O la de aquel que encontró refugio en los libros porque no conseguía sentirse bien entre las personas y, a medida que iba creciendo, cada vez se sentía mejor dentro de los libros y cada vez se sentía peor entre las personas, hasta que llegó un día en el que su necesidad de lectura era tan acuciante que, puesto en la disyuntiva de gastar sus últimos diez euros en un libro o en comida a cinco días de cobrar y con la nevera y le despensa exhausta, optó por comprarse el libro.

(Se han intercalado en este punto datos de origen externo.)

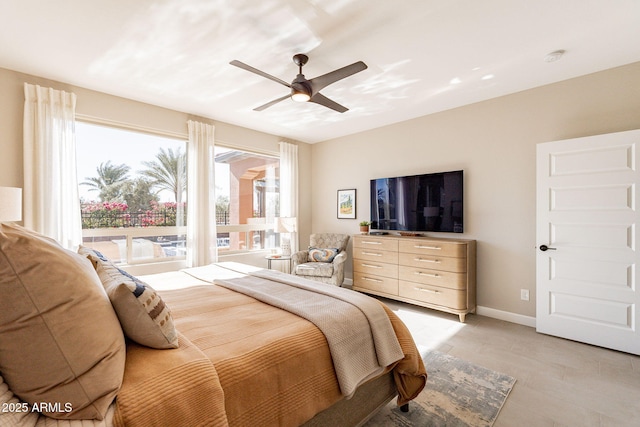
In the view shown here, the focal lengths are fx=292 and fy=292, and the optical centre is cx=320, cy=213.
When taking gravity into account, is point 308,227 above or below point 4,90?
below

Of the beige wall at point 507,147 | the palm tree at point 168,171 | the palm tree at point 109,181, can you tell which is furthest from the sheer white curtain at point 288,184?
the palm tree at point 109,181

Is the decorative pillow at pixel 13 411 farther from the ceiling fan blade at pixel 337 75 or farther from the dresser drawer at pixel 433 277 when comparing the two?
the dresser drawer at pixel 433 277

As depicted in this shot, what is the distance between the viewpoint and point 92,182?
11.4 feet

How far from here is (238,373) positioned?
3.78 ft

Tres días después, claro, era más sabio pero estaba hambriento, así que, en un arrebato del instinto, la emprendió con las páginas del libro y descubrió que la celulosa quita el hambre y ya no volvió a comer nada que no tuviera páginas y, poco a poco, fue adelgazando y sintiéndose cada vez más débil hasta que un día, en el trabajo, se desmayó y hubo que llevarlo a la mutua y le hicieron un análisis y resultó que, en lugar de sangre, por sus venas corría tinta negra y, para desconcierto de los médicos y de cuantos supieron de la historia, quedó claro que el tipo no era más que un cuento al que le había dado por el canibalismo.
A mí también hay días en los que la vida me duele como si me estuviesen golpeando con ella, días en los que quisiera morirme.
Otros, en cambio, me conformaría con estar muerto.